• [WHAT YOU NEED TO DO]: Your answer must be an exact copy of the data below, minus any pictures.

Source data
* * *
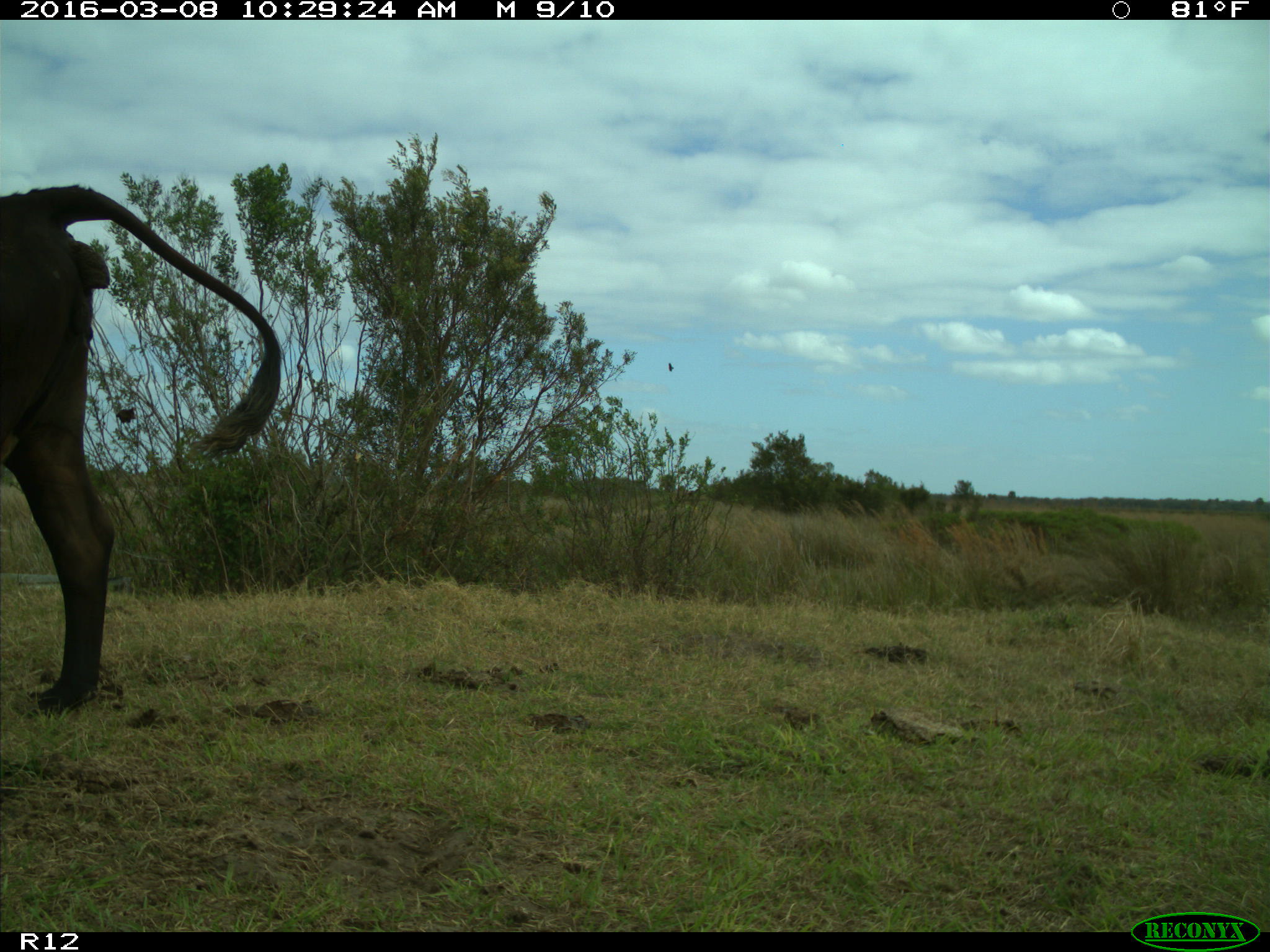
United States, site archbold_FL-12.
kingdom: Animalia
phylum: Chordata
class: Mammalia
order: Artiodactyla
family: Bovidae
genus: Bos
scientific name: Bos taurus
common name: domestic cow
Bos taurus (domestic cow).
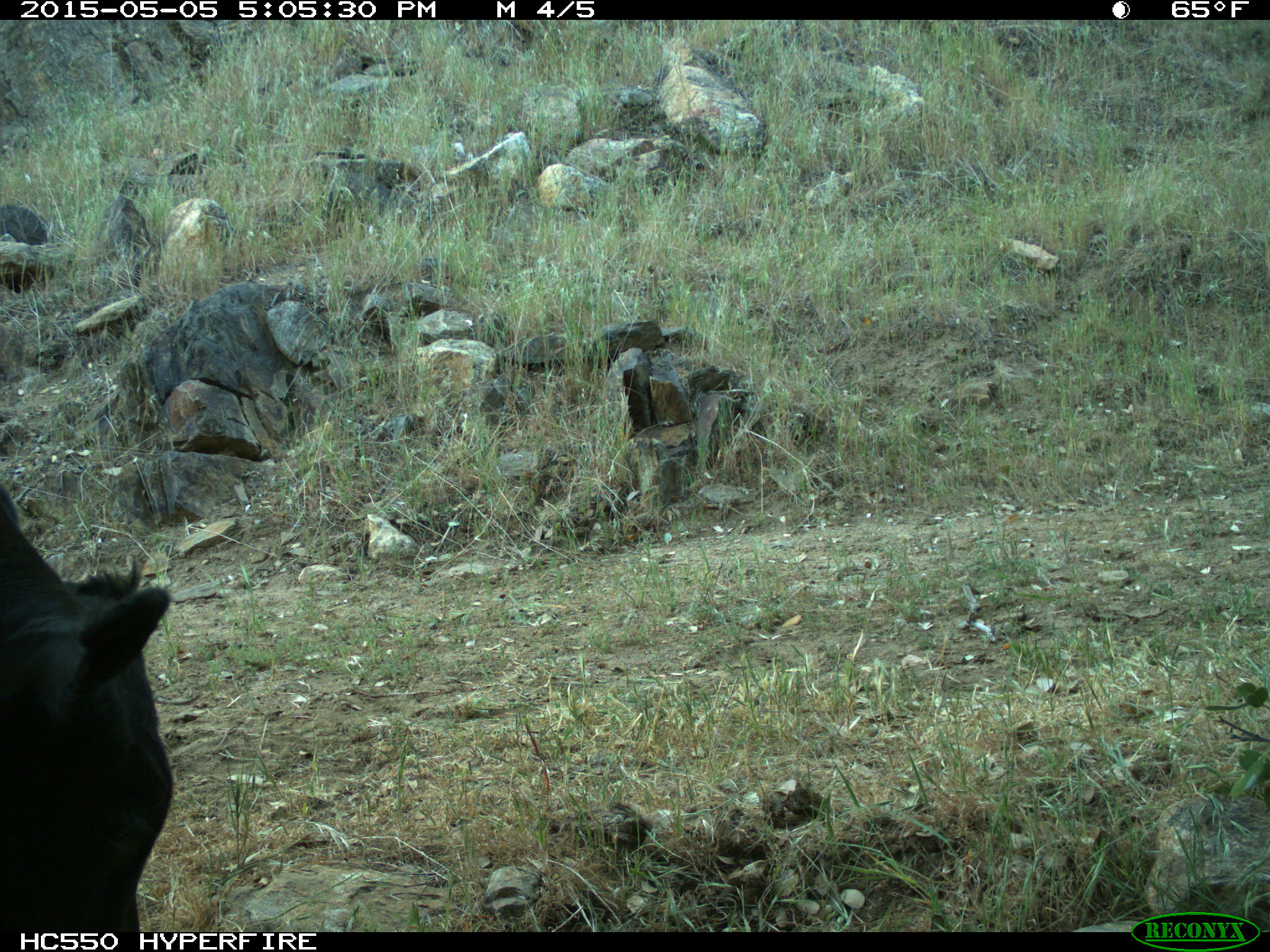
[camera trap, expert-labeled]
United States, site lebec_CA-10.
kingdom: Animalia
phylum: Chordata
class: Mammalia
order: Artiodactyla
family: Bovidae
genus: Bos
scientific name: Bos taurus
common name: domestic cow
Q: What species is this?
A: Bos taurus (domestic cow).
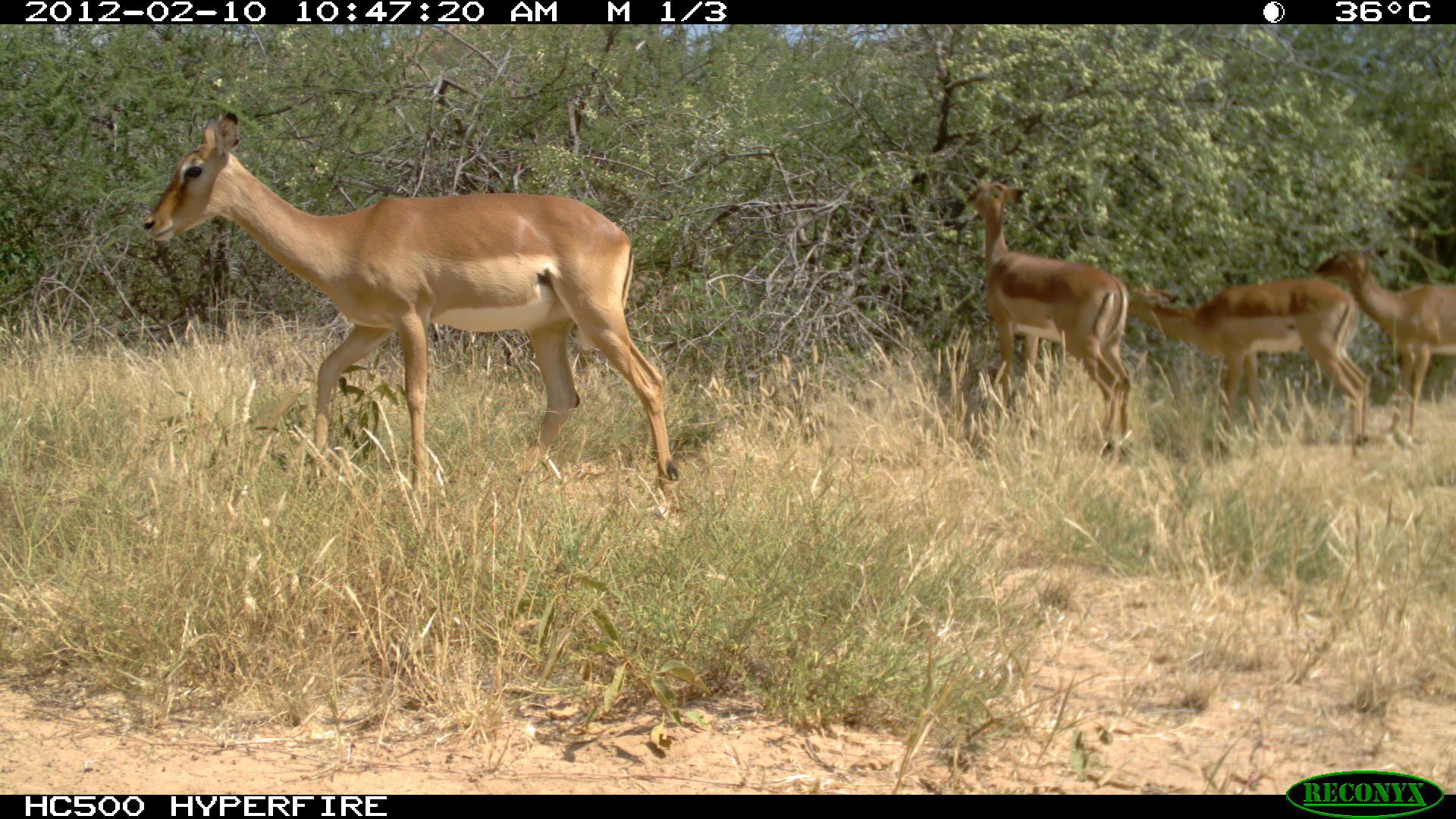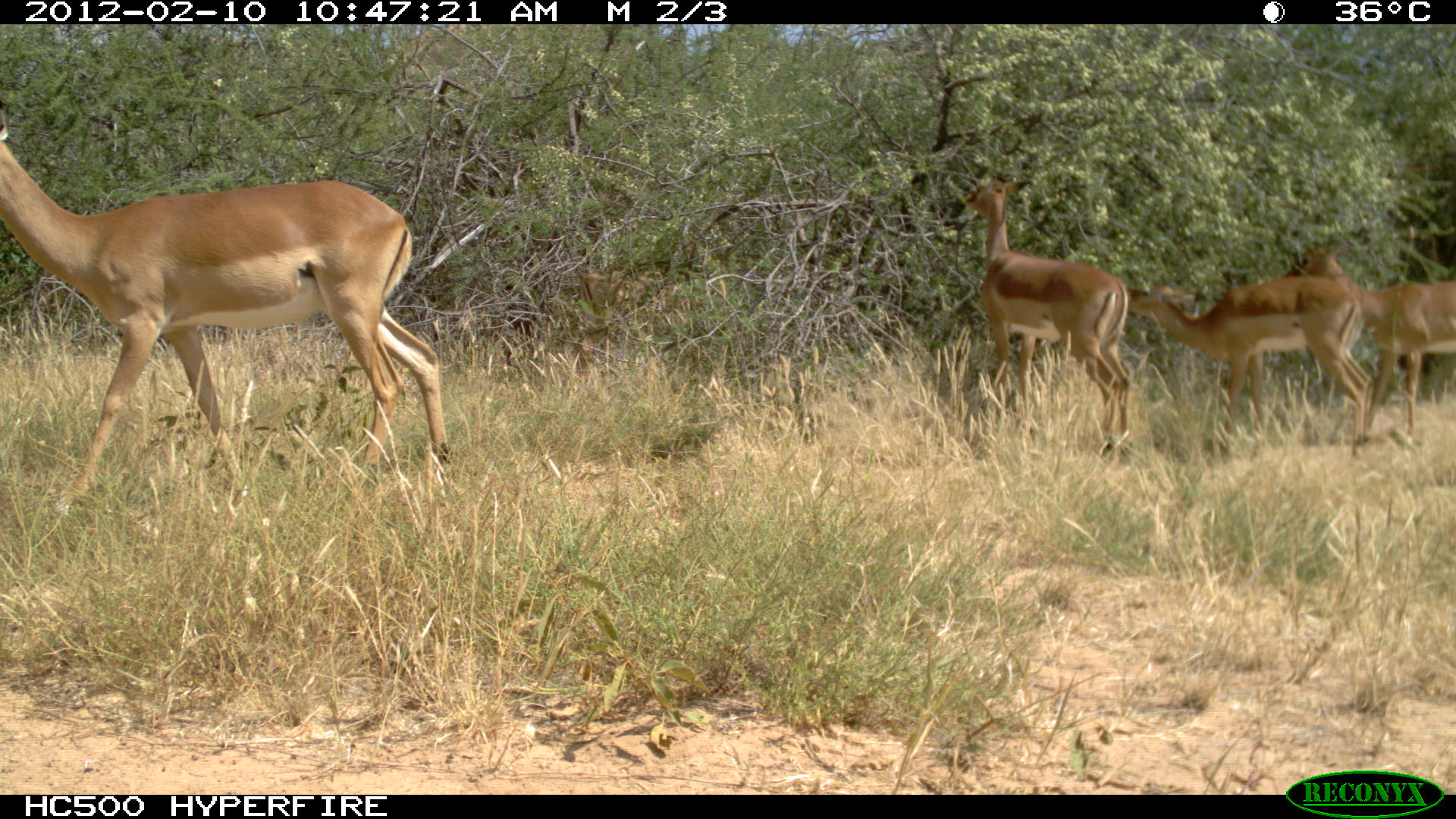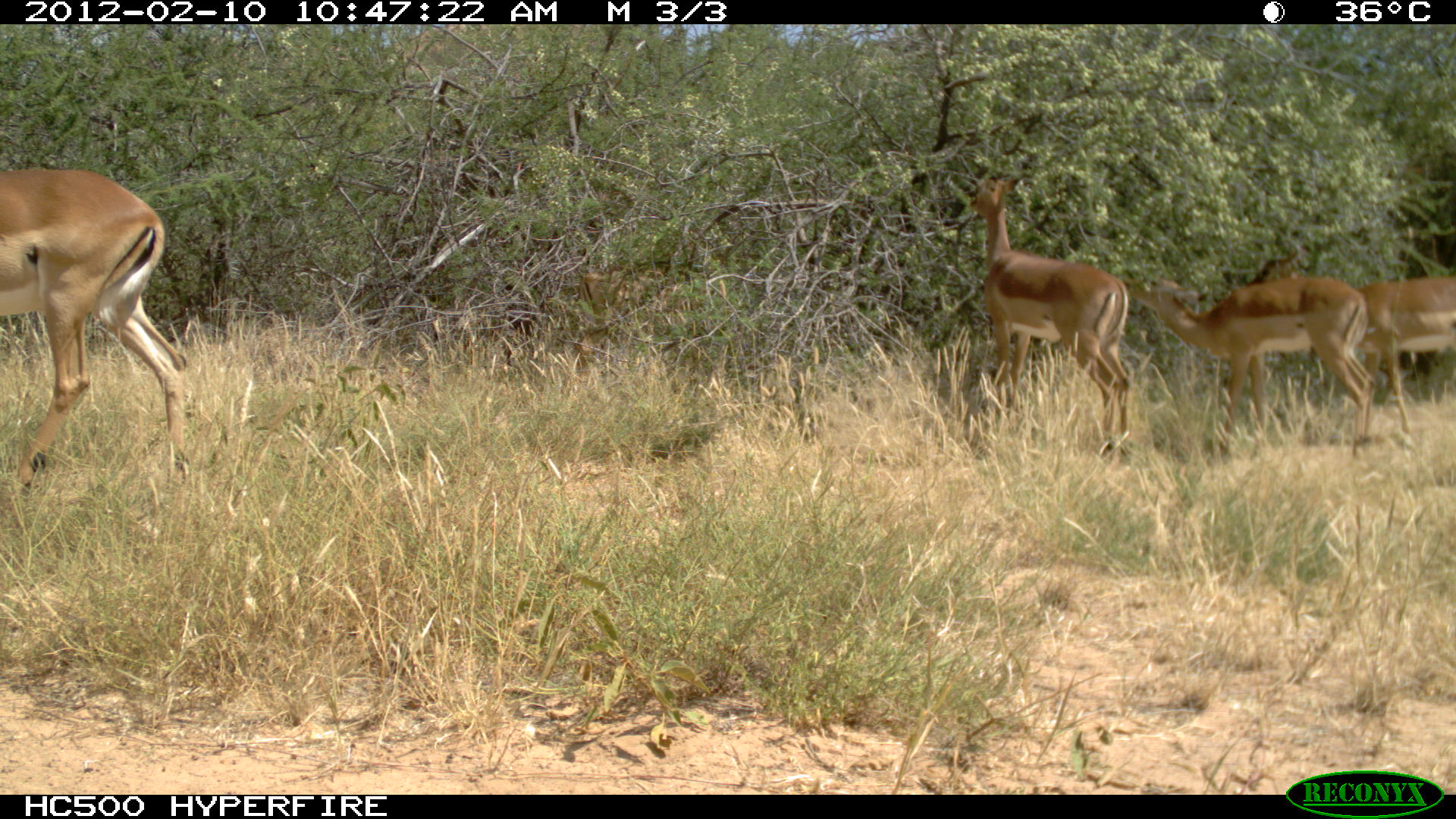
* * *
• [ANSWER SPACE]:
United States, site archbold_FL-12.
kingdom: Animalia
phylum: Chordata
class: Mammalia
order: Artiodactyla
family: Bovidae
genus: Bos
scientific name: Bos taurus
common name: domestic cow
Bos taurus (domestic cow).
[camera trap, expert-labeled]
United States, site lebec_CA-10.
kingdom: Animalia
phylum: Chordata
class: Mammalia
order: Artiodactyla
family: Bovidae
genus: Bos
scientific name: Bos taurus
common name: domestic cow
Q: What species is this?
A: Bos taurus (domestic cow).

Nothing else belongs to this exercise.